[PYTHON] I tried to predict the presence or absence of snow by machine learning.

What I wanted to do

As a machine learning beginner, I wanted to use Python's machine learning library scikit-learn to study machine learning. I was wondering what to predict for a while, but I started thinking that it would be interesting to predict whether or not snow is piled up on the ground given specific conditions.

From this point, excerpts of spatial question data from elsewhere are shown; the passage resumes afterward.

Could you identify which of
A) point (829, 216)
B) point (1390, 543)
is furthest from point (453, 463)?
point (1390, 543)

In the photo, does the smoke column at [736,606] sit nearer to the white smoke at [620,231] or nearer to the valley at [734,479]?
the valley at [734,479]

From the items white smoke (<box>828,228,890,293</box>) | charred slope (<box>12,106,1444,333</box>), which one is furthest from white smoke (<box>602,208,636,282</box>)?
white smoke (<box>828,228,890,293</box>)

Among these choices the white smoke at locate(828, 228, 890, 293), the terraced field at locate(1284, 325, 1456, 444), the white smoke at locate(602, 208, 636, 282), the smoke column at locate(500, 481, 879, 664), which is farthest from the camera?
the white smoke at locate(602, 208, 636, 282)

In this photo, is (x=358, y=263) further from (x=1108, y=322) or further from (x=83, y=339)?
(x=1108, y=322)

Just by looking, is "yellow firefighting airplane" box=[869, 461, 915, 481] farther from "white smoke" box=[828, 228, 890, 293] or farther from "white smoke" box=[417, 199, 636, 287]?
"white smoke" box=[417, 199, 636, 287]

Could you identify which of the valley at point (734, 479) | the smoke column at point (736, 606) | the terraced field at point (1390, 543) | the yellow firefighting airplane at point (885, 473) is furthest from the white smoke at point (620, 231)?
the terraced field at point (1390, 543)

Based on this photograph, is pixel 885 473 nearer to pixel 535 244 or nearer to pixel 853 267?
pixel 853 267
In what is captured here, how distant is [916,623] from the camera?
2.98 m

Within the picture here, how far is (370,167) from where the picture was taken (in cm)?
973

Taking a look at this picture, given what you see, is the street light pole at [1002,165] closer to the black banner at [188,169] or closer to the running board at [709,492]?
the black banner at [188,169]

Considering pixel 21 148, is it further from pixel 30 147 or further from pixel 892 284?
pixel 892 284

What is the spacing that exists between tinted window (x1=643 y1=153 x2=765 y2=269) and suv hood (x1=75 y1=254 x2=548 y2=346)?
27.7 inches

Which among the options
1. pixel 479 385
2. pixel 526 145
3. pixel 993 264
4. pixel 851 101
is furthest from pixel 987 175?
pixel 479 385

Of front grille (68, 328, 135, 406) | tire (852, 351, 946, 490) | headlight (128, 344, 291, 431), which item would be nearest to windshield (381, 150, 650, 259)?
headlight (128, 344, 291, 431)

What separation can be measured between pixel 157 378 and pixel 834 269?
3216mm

By the way, this is my first time writing a Python app. I was wondering if I could do something with the familiar Ruby, but Python seems to be strong in this field, and I started with Python because I am a lazy person who does not want to stumble and struggle.

Collect data for learning

Well, first of all, prepare the actual snow cover data to train the machine learning engine. Here, the actual observation data is dropped from the Meteorological Data Download Site of the Japan Meteorological Agency. This time, we used the meteorological data of Tonami City, Toyama Prefecture, which has a lot of snow, as learning data.

`data_2013_2015.csv`


Download time: 2016/03/20 20:31:19

,Tonami,Tonami,Tonami,Tonami,Tonami,Tonami,Tonami,Tonami,Tonami,Tonami,Tonami,Tonami,Tonami,Tonami
Date and time,temperature(℃),temperature(℃),temperature(℃),Snow cover(cm),Snow cover(cm),Snow cover(cm),wind speed(m/s),wind speed(m/s),wind speed(m/s),wind speed(m/s),wind speed(m/s),Precipitation(mm),Precipitation(mm),Precipitation(mm)
,,,,,,,,,Wind direction,Wind direction,,,,
,,quality information,Homogeneous number,,quality information,Homogeneous number,,quality information,,quality information,Homogeneous number,,quality information,Homogeneous number
2013/2/1 1:00:00,-3.3,8,1,3,8,1,0.4,8,West,8,1,0.0,8,1
2013/2/1 2:00:00,-3.7,8,1,3,8,1,0.3,8,North,8,1,0.0,8,1
2013/2/1 3:00:00,-4.0,8,1,3,8,1,0.2,8,Quiet,8,1,0.0,8,1
2013/2/1 4:00:00,-4.8,8,1,3,8,1,0.9,8,South-southeast,8,1,0.0,8,1
...

The data looks like this. On the above website of the Japan Meteorological Agency, you can select the necessary items, but I selected temperature, snow cover, wind speed, wind direction, and precipitation. However, I didn't use the wind speed and direction ...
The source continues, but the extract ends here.